Supplied passage:
By Hugh T. Ferguson, NASFAA Staff Reporter
A recently published rule from the U.S. Immigration and Customs Enforcement (ICE), which would prohibit international students from remaining in the country should their fall coursework operate fully online, has been swiftly met with growing opposition from a number of institutions and organizations.
Within 48 hours, the order was challenged in court by Harvard University and the Massachusetts Institute of Technology (MIT), aiming to immediately bar ICE from implementing its policy. The lawsuit argues that the policy threw the country’s higher education system “into chaos” and could result in a dangerous situation for students and schools. The rule, the lawsuit said, “reflects an effort by the federal government to force universities to reopen in-person classes, which would require housing students in densely packed residential halls, notwithstanding the universities’ judgment that it is neither safe nor educationally advisable to do so, and to force such a reopening when neither the students nor the universities have sufficient time to react to or address the additional risks to the health and safety of their communities.”

Stored items from a collection:
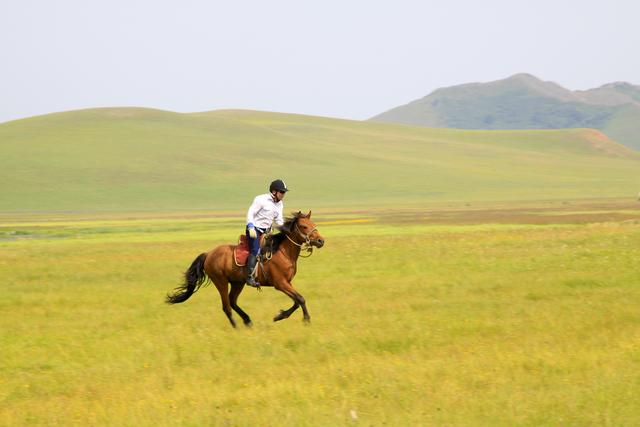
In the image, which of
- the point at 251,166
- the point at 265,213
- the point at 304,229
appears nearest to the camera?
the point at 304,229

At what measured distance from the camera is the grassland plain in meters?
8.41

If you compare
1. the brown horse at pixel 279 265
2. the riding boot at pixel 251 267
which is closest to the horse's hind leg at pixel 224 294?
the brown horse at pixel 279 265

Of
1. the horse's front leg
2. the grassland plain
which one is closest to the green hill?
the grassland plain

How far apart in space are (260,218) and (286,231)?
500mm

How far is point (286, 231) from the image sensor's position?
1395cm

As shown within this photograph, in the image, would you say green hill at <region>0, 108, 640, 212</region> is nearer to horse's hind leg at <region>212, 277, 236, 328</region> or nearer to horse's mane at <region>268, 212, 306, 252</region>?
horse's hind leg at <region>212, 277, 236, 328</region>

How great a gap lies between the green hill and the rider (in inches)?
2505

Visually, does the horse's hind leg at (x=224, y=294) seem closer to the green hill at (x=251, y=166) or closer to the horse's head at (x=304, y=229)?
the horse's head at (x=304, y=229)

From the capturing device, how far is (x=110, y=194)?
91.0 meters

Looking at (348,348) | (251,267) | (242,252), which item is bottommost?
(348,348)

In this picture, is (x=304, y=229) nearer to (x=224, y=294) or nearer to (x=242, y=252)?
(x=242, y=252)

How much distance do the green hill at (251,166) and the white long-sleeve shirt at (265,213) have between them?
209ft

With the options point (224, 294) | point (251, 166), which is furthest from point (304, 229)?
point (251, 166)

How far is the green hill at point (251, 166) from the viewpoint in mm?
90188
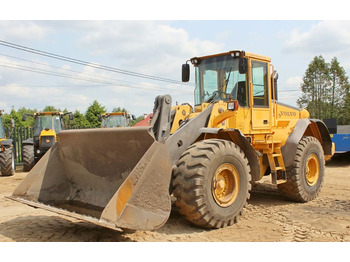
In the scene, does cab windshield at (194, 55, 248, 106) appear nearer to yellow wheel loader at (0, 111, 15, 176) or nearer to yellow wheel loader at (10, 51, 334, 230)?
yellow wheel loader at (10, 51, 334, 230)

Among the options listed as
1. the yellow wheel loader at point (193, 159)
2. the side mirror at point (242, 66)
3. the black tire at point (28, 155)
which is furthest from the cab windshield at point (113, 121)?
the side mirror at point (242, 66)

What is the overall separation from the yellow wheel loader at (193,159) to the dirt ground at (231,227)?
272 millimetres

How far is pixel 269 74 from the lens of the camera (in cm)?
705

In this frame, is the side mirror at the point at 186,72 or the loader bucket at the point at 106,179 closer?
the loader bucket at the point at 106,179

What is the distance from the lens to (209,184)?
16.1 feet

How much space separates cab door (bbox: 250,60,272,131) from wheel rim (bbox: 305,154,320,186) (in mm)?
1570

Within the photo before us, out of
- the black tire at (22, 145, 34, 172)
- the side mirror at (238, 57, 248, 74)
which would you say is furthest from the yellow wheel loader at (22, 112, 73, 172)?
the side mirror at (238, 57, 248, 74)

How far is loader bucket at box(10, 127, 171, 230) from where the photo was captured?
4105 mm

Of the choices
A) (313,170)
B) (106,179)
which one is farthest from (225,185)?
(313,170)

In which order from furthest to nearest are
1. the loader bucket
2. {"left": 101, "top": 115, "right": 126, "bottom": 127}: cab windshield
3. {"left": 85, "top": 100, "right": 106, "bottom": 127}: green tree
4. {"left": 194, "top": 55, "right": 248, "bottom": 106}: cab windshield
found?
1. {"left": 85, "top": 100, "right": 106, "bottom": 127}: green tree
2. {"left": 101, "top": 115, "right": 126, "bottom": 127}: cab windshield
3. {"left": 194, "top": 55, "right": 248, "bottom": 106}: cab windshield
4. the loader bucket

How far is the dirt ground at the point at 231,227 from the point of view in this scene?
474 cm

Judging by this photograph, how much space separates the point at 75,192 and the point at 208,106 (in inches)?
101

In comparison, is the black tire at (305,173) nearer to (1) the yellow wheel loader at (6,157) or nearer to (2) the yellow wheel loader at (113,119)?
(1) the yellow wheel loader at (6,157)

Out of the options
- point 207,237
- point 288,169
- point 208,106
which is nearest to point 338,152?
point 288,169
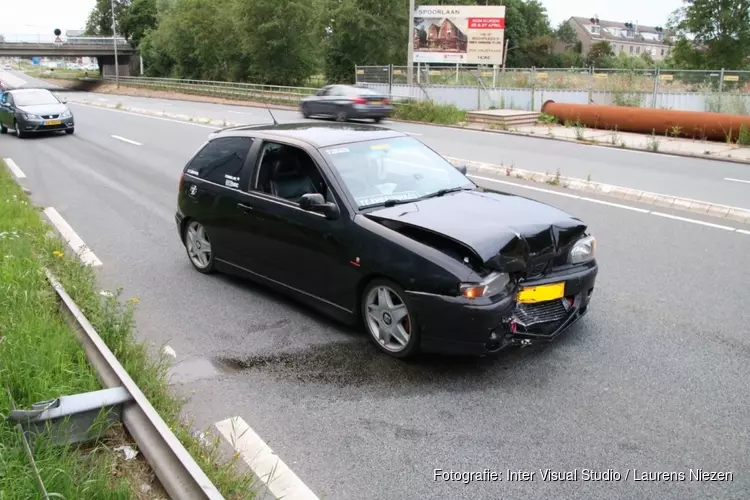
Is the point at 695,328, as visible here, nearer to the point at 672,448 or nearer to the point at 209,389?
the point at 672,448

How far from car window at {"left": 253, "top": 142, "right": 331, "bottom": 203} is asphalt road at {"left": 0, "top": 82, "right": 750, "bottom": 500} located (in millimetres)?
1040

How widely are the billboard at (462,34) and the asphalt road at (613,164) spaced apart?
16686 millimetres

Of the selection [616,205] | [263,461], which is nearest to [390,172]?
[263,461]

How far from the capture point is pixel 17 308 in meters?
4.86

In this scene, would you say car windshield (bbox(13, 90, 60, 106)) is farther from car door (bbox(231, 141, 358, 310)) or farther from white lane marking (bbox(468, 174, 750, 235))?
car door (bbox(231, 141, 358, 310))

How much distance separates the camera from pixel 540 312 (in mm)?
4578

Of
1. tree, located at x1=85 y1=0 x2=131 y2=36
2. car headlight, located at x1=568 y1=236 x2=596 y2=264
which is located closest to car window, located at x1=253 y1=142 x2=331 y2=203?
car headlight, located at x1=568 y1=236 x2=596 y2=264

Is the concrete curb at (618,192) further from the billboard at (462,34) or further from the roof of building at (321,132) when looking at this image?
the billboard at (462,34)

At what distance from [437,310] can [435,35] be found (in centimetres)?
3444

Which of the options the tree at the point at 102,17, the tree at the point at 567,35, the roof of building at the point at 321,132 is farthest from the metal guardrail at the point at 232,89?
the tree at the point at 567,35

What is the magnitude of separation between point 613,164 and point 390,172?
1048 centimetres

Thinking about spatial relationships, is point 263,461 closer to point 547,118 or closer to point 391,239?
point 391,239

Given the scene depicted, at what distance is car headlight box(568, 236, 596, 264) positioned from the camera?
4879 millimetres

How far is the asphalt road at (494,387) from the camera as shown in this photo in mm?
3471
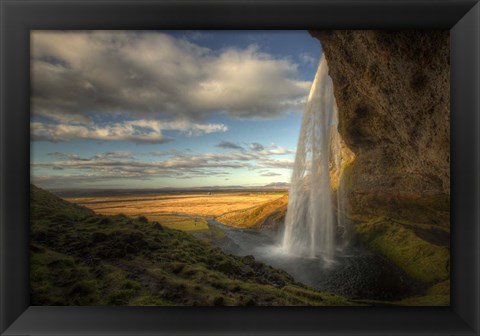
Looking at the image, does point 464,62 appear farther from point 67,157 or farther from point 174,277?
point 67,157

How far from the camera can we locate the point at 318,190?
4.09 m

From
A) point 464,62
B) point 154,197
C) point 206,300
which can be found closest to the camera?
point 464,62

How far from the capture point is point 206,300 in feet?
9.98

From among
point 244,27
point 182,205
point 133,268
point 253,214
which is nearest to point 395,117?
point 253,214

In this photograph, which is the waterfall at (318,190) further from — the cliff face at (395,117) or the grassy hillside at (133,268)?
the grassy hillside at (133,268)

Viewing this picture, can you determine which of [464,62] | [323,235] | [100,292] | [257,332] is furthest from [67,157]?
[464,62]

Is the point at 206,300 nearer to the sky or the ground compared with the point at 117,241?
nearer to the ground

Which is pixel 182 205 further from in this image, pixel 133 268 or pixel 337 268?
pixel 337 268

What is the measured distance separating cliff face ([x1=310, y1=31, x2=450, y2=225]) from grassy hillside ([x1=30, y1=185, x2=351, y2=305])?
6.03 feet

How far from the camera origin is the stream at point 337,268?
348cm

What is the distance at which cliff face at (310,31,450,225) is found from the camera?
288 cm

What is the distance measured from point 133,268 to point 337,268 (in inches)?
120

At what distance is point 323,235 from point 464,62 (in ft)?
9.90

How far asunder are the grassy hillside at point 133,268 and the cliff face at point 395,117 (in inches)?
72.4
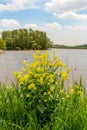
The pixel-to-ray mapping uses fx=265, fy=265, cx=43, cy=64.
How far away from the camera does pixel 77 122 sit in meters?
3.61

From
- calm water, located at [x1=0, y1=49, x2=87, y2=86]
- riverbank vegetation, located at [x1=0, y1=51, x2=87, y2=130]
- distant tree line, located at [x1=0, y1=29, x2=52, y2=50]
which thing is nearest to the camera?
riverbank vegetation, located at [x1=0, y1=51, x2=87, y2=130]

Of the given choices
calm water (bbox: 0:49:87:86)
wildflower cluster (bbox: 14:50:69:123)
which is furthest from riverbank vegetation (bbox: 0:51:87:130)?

Work instruction 1: Copy out the article on the ICE rule word for word, starting with "By Hugh T. Ferguson, NASFAA" and going on through "institutions and organizations.".
Work instruction 2:
Using the article on the ICE rule, answer these:
(a) Which federal agency published the rule?
(b) Within how many hours was the order challenged in court?
(c) Which two institutions brought that challenge?

Problem solution 1:
By Hugh T. Ferguson, NASFAA Staff Reporter
A recently published rule from the U.S. Immigration and Customs Enforcement (ICE), which would prohibit international students from remaining in the country should their fall coursework operate fully online, has been swiftly met with growing opposition from a number of institutions and organizations.

Problem solution 2:
(a) The U.S. Immigration and Customs Enforcement (ICE)
(b) 48 hours
(c) Harvard University and the Massachusetts Institute of Technology (MIT)